5. Investors have the same views on expected returns.
6. Taxes and trading costs are not considered.
7. Single investors are not sizable enough to influence market prices.
8. Unlimited amounts of capital can be borrowed at the risk-free rate.

Some of these assumptions may never hold, yet MPT is still very useful.
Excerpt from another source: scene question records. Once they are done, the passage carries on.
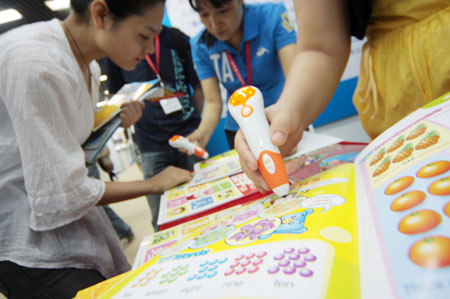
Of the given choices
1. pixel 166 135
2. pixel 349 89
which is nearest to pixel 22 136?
pixel 166 135

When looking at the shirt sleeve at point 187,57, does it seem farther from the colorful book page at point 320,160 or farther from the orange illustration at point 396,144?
the orange illustration at point 396,144

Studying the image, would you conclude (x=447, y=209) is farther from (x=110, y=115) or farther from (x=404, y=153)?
(x=110, y=115)

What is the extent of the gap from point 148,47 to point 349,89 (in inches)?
74.6

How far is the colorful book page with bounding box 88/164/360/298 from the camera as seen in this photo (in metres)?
0.16

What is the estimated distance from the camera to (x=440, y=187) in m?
0.18

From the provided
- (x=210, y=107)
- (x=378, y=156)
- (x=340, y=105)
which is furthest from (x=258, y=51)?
(x=340, y=105)

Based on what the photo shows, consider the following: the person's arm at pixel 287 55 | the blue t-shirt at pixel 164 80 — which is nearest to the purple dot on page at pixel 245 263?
the person's arm at pixel 287 55

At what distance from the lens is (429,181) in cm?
19

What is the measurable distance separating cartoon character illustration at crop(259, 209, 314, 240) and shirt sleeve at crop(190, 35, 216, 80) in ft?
2.84

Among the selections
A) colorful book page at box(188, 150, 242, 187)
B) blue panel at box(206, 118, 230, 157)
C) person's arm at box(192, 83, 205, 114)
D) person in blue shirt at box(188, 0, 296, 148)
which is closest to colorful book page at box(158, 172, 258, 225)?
colorful book page at box(188, 150, 242, 187)

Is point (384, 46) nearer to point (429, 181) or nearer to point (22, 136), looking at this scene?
point (429, 181)

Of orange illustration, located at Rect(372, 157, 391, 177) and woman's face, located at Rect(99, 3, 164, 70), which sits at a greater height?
woman's face, located at Rect(99, 3, 164, 70)

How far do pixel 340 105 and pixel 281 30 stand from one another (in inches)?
59.6

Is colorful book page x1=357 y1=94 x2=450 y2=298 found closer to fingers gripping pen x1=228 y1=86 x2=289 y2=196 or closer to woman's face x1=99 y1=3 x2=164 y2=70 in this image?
fingers gripping pen x1=228 y1=86 x2=289 y2=196
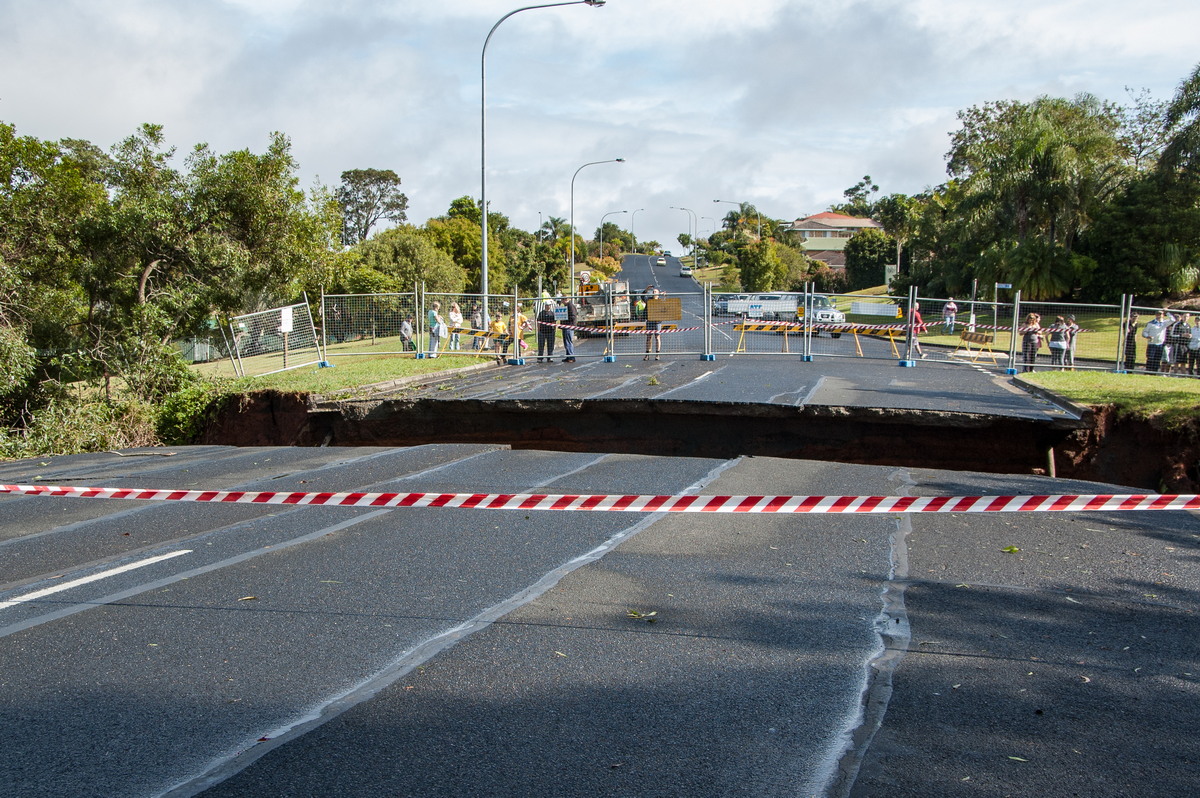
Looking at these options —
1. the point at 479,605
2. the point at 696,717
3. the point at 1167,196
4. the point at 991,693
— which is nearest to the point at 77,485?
the point at 479,605

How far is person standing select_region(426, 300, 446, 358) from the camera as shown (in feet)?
79.3

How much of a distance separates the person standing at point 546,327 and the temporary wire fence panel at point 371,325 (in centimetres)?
325

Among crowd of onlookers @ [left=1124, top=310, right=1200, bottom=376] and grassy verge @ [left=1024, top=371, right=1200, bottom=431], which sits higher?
crowd of onlookers @ [left=1124, top=310, right=1200, bottom=376]

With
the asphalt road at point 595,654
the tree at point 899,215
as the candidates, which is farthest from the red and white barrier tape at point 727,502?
the tree at point 899,215

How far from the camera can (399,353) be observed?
960 inches

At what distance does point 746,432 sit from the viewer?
15.3 meters

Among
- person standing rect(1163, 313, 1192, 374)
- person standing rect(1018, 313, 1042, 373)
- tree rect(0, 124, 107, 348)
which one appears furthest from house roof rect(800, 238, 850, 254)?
tree rect(0, 124, 107, 348)

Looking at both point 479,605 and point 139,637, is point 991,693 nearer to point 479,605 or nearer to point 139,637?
point 479,605

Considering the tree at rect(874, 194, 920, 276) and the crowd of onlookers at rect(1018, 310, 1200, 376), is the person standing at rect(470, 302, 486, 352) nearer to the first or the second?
the crowd of onlookers at rect(1018, 310, 1200, 376)

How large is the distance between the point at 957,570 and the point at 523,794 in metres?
4.32

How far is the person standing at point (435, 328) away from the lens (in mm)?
24172

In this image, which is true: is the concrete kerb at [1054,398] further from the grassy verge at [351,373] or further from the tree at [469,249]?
the tree at [469,249]

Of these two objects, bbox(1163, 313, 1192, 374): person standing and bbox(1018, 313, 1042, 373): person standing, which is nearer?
bbox(1163, 313, 1192, 374): person standing

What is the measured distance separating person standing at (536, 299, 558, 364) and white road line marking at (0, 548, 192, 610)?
16521 mm
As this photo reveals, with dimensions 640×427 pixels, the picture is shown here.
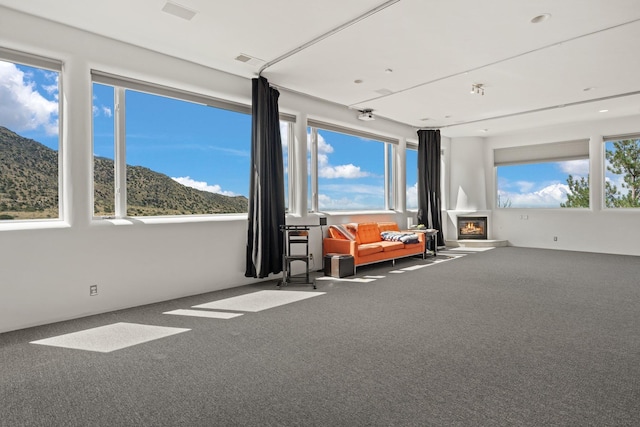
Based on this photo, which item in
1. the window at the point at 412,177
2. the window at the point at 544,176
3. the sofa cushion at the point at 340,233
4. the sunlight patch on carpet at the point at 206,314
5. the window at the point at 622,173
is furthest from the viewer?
the window at the point at 412,177

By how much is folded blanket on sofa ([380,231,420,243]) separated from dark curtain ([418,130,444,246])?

Examples of Applying Modern Portfolio Theory


One example of applying MPT relates to a portfolio's expected return. MPT
shows that the overall expected return of a portfolio is the weighted average of
the expected returns of the individual assets themselves. For example, assume
that an investor has a two-asset portfolio worth $1 million. Asset X has an
expected return of 5%, and Asset Y has an expected return of 10%. The portfolio
has $800,000 in Asset X and $200,000 in Asset Y. Based on these figures, the
expected return of the portfolio is:

Portfolio expected return = (($800,000 / $1 million) x 5%) + (($200,000 / $1


million) x 10%) = 4% + 2% = 6%
If the investor wants to ratchet up the expected return of the portfolio to 7.5%, all
the investor needs to do is shift the appropriate amount of capital from Asset X to
Asset Y. In this case, the appropriate weights are 50% in each asset:

Expected return of 7.5% = (50% x 5%) + (50% x 10%) = 2.5% + 5% = 7.5%


This same idea applies to risk. One risk statistic that comes from MPT, known
as beta, measures a portfolio's sensitivity to the market's systematic risk, which is
the portfolio's vulnerability to broad market events. A beta of one means that the
portfolio is exposed to the same amount of systematic risk as the market. Higher
betas mean more risk, and lower betas mean less risk. Assume that an investor
has a $1 million portfolio invested in the following four assets:

Asset A: Beta of 1, $250,000 invested


Asset B: Beta of 1.6, $250,000 invested
Asset C: Beta of 0.75, $250,000 invested
Asset D: Beta of 0.5, $250,000 invested
The portfolio beta is:

Beta = (25% x 1) + (25% x 1.6) + (25% x 0.75) + (25% x 0.5) = 0.96


The 0.96 beta means the portfolio is taking on about as much systematic risk as
the market in general. Assume that an investor wants to take on more risk,
hoping to achieve more return, and decides a beta of 1.2 is ideal. MPT implies
that by adjusting the weights of these assets in the portfolio, the desired beta can
be achieved. This can be done in many ways, but here is an example that
demonstrates the desired result:

Shift 5% away from Asset A and 10% away from Asset C and Asset D. Invest
this capital in Asset B:

New beta = (20% x 1) + (50% x 1.6) + (15% x 0.75) + (15% x 0.5) = 1.19
The desired beta is almost perfectly achieved with a few changes in portfolio
weightings. This is key insight from MPT.